Zenta recently announced it is offering a "broad range" of default management services to enhance the operational effectiveness of servicers and attorney firms representing the residential mortgage default industry.
Zenta reported its services, which benefit from its global outsourcing capabilities using U.S.-based residential default experts, can help in early and late-stage collections, assistance and recommendations for loss mitigation options, managing foreclosure files from referral to sale of property, claim filing and analysis for investors and mortgage insurers, and default mortgage servicing consulting and training, among other things.
In an announcement touting its loss mitigation services, I Short Sale Inc. said there are cases in which loss mitigation specialists spend close to two hours on the phone just to pinpoint the right representative to speak with at a company.
"Trying to find a responsive individual with actual decision making authority in the banks has become increasingly difficult since the subprime debacle," I Short Sale said in the announcement. "Banks must act quickly to improve efficiencies; there needs to be set procedures within a single department handling the loss mitigation of delinquent borrowers."
While some lenders have slowly adapted to today's market by establishing infrastructures and making changes to handle loss mitigation, many still don't have the capabilities to handle the influx of delinquent borrowers, I Short Sale said, pinpointing that specialists have cited Wells Fargo Bank and American Servicing Co. as notorious for being the least receptive and having the most "lost faxes and paperwork."
On Thursday, the Association for Community Organization for Reform Now and foreclosure victims rallied at the offices of hedge fund Carrington Capital Management. The consumer advocacy group said it targeted Carrington because, unlike other servicers, they are refusing to even consider making loan modifications and are only offering payment plans.
The hedge fund launched in 2003 with $25 million from New Century Finance, ACORN noted. It sponsors over $23 billion in MBS and its recent purchase of New Century's loan servicing operation has put over 100,000 mortgages under its management.
An entity recently honored for its superior performance in foreclosure and bankruptcy, however, is Hughes Watters Askanase L.L.P. The Houston, Texas, company was one of six law firms that received a 2006-2007 Summit Award from Fidelity National Foreclosure Solutions, which recognized firms who maintained a "Comparable to Best in State" rating in foreclosure and bankruptcy for 12 consecutive months.
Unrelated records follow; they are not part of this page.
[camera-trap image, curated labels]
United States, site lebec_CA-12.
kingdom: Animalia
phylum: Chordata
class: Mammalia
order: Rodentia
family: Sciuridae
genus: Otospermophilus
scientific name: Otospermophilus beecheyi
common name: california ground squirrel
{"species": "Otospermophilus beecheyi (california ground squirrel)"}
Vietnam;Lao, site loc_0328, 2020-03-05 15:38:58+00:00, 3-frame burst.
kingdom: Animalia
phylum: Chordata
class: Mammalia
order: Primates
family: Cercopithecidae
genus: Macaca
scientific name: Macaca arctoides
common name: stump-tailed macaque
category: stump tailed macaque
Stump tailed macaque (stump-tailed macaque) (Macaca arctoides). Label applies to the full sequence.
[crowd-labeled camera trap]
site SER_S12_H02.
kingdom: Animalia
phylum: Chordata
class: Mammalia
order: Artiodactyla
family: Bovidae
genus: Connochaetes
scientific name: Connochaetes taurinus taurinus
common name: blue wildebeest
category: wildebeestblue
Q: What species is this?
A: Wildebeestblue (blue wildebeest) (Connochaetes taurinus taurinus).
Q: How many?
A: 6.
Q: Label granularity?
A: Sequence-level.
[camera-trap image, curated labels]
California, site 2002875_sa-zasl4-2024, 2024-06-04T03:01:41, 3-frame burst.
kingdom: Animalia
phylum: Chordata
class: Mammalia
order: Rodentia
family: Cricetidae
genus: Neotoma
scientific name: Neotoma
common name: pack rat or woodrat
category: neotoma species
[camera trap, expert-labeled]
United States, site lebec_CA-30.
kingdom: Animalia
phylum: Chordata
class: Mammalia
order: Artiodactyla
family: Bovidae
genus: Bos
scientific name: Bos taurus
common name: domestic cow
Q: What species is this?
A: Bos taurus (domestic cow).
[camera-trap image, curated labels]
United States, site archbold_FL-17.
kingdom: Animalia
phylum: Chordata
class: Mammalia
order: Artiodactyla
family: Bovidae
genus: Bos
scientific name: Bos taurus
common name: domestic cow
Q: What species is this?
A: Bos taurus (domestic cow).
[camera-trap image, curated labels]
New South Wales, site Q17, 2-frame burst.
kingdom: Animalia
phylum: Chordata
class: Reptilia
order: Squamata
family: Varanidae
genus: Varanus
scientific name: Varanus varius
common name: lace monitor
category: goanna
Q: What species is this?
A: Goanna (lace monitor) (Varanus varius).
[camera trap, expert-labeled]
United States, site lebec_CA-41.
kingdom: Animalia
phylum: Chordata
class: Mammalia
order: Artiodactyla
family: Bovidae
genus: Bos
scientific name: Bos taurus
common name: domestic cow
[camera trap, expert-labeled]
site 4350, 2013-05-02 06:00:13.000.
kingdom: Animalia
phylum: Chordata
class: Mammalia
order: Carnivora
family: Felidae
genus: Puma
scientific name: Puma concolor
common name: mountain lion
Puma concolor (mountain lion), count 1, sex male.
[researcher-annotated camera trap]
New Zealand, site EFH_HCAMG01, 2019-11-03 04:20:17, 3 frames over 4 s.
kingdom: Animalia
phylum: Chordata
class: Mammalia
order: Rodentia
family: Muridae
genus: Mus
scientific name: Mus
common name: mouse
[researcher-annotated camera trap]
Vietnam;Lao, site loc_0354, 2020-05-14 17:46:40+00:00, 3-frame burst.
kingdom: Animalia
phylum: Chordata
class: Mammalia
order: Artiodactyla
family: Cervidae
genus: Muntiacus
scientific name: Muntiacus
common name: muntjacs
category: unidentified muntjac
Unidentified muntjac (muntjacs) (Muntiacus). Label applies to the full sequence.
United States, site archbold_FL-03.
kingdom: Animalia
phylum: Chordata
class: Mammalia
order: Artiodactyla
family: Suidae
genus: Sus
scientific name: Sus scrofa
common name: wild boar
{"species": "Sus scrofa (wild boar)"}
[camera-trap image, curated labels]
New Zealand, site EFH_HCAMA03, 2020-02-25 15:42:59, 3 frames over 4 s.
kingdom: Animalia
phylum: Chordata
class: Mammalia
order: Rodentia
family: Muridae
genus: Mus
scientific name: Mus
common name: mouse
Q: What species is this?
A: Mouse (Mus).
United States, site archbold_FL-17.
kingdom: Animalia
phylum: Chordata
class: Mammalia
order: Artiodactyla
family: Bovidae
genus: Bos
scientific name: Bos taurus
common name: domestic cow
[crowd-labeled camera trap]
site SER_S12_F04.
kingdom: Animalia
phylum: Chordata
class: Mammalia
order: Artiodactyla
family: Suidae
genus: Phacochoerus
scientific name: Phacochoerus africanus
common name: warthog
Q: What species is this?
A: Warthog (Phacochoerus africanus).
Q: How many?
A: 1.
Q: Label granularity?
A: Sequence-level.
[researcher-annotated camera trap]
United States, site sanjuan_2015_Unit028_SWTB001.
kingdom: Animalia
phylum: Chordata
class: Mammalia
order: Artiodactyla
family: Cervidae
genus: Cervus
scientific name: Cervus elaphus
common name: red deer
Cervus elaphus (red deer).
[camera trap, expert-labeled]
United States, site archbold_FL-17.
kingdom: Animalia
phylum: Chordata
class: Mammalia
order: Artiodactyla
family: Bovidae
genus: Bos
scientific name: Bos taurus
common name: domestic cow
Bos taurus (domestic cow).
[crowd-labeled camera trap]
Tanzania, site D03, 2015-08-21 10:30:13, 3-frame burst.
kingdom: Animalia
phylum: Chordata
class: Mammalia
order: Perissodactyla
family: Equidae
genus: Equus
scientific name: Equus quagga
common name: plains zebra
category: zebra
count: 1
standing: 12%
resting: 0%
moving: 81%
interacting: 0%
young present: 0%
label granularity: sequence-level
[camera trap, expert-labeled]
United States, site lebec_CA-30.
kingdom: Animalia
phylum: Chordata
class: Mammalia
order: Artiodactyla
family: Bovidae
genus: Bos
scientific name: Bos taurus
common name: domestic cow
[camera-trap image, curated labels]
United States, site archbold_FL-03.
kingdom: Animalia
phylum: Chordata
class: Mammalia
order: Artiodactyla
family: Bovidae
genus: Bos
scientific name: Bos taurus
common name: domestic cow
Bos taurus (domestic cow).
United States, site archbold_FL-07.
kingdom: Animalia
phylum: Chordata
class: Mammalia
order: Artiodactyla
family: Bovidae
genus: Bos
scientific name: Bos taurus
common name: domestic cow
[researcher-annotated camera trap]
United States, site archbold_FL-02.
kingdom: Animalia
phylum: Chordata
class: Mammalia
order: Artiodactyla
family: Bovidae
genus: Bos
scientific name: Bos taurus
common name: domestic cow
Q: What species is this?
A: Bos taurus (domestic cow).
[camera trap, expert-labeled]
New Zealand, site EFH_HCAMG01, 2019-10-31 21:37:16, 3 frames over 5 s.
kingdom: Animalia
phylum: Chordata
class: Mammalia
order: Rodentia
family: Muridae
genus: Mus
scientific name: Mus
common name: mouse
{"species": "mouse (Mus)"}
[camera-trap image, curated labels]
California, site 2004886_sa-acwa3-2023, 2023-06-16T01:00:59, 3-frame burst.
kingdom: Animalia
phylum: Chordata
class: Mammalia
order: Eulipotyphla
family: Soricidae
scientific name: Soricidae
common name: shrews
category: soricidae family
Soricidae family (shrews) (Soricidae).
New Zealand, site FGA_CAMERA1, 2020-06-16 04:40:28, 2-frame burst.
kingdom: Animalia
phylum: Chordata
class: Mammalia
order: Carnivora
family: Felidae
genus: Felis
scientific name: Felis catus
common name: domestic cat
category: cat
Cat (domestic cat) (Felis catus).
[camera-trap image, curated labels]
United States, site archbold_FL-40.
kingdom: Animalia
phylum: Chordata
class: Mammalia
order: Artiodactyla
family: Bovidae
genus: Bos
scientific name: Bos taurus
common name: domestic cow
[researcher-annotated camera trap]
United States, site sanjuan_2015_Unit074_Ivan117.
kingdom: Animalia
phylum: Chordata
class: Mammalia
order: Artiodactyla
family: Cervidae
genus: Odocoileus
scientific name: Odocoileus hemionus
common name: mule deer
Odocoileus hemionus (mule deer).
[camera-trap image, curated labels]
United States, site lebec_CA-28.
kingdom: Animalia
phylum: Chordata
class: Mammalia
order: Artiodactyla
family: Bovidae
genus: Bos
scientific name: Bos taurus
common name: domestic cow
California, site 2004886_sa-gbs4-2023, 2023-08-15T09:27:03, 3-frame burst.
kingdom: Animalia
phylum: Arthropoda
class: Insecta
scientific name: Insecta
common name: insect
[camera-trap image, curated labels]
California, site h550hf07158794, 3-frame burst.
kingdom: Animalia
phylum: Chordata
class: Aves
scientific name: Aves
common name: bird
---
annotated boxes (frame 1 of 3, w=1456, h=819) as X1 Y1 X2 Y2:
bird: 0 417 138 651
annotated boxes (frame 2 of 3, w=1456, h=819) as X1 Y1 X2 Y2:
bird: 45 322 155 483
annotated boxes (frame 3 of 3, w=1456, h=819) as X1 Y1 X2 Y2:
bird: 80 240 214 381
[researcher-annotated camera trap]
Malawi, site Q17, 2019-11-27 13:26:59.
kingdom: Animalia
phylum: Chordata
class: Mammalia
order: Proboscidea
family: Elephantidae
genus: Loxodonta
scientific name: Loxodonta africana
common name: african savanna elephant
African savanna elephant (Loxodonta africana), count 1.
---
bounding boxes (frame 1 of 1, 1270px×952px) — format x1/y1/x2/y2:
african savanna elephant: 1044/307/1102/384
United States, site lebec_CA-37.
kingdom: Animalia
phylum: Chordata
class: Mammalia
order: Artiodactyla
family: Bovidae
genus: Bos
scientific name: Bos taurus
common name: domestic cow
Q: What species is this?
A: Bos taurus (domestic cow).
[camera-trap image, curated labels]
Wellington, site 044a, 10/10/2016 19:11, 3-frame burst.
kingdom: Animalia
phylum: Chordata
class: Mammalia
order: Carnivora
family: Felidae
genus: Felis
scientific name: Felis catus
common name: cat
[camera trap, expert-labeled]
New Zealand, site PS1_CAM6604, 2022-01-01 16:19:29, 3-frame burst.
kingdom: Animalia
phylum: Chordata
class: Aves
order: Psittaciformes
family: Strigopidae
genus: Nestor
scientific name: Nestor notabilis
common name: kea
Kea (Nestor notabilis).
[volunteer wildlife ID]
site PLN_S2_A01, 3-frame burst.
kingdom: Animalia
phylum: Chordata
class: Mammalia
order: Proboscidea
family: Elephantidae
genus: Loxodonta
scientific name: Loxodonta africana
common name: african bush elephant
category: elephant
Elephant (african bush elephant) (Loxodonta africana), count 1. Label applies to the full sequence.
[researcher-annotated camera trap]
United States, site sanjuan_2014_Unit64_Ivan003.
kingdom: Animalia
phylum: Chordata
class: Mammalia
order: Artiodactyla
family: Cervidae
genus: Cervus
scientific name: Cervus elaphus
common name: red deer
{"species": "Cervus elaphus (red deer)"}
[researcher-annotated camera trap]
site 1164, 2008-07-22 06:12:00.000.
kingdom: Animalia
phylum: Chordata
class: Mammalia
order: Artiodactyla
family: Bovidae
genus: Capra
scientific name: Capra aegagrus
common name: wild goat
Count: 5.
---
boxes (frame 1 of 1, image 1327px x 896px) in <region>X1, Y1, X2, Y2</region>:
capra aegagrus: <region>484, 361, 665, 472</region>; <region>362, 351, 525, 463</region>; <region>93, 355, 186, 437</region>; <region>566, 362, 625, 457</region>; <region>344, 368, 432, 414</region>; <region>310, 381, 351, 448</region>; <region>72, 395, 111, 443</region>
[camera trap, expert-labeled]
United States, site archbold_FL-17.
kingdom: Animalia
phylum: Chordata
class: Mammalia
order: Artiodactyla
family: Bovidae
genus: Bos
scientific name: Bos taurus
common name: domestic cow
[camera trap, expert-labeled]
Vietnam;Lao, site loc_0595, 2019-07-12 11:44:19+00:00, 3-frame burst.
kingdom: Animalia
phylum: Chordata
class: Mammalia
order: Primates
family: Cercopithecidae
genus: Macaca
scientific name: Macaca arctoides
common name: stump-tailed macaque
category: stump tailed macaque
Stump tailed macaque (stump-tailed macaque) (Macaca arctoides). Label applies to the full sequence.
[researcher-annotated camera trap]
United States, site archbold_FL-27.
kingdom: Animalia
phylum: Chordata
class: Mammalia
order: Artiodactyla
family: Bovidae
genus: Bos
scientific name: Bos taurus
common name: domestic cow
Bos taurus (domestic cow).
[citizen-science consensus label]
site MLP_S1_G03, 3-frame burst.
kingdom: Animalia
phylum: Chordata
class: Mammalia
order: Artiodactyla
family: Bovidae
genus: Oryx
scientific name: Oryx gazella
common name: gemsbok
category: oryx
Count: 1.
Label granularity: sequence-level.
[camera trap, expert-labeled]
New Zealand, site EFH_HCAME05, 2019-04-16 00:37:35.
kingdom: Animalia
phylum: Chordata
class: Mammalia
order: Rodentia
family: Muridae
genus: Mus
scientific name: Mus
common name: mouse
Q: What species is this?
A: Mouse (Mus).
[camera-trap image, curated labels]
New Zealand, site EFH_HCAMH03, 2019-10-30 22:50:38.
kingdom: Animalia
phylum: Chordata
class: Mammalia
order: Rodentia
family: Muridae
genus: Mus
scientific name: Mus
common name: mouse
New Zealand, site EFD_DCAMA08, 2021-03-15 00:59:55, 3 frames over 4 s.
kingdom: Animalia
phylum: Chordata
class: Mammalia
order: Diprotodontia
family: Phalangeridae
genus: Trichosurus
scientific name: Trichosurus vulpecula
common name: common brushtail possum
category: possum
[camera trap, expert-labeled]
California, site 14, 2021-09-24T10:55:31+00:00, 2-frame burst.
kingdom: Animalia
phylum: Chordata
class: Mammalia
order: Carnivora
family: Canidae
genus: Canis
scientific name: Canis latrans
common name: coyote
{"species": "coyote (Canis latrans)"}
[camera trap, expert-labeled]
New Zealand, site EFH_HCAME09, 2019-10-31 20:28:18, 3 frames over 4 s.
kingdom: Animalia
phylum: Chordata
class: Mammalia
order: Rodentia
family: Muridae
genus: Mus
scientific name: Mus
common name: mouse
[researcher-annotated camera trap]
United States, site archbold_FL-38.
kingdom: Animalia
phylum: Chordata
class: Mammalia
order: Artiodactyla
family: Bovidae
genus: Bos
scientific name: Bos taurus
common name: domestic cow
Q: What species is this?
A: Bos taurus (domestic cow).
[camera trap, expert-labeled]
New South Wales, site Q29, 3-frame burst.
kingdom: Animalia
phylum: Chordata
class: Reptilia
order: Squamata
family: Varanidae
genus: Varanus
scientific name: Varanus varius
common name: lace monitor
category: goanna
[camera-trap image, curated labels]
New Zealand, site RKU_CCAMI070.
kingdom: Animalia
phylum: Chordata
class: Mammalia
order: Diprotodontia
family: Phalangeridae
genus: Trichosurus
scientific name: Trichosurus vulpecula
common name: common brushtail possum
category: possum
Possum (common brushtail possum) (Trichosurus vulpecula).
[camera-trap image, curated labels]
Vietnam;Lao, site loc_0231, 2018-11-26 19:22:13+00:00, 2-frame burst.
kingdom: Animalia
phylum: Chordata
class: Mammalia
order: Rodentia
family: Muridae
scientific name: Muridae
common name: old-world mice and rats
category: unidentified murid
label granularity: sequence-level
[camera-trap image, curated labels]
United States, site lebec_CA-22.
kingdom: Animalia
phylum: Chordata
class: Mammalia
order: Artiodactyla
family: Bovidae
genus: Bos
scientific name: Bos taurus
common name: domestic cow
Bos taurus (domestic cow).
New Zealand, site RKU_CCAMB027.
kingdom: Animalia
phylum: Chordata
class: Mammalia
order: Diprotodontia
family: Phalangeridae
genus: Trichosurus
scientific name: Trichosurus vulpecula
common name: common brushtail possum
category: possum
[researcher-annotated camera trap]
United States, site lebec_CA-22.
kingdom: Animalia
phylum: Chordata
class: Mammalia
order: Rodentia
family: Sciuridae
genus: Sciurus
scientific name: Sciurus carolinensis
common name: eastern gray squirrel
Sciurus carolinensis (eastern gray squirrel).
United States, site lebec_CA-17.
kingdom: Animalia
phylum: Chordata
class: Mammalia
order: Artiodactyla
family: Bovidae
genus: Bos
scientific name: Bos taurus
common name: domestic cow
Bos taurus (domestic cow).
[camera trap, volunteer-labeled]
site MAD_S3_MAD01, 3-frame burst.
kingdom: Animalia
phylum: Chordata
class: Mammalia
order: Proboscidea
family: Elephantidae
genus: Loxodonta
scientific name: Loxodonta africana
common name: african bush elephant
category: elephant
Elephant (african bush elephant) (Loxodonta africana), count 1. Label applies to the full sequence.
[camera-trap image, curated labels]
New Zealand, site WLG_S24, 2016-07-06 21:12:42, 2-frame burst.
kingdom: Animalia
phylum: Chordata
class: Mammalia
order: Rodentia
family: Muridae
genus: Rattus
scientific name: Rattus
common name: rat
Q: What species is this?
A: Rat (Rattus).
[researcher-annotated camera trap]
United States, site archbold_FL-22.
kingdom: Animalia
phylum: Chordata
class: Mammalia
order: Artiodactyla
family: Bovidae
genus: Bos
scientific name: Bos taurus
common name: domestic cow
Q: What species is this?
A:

Meanwhile, recent inquiries to the Nebraska Department of Banking and Finance prompted the agency to warn borrowers of companies offering foreclosure rescue services. Many scams involve the rescuer taking ownership of a borrower's property after falsely promising to help save their homes through an arrangement in which borrowers lease and buy back the home at a later date, according to a news release.
The department advised borrowers to talk to licensed professionals, including lawyers, prior to signing any agreement and to steer clear from the rescuer if the terms sound to good to be true.
Over in Michigan, which holds one of the highest foreclosure rates in the country, State House Democrats recently announced a bill intended to strengthen consumer protections and crack down on predatory practices that "line mortgage lenders" pockets and lead to foreclosures with no tangible benefits to homeowners."
The Michigan Home Loan Protection Act, as it is dubbed, would ban lenders from making loans without requiring borrowers prove their ability to repay them. Among other things, it would also limit the size of fees charged for late payments and payoff statements, prohibit the financing of any hidden points and fees, prohibit prepayment penalties and require vulnerable borrowers to receive counseling from a certified third-party, according to the announcement.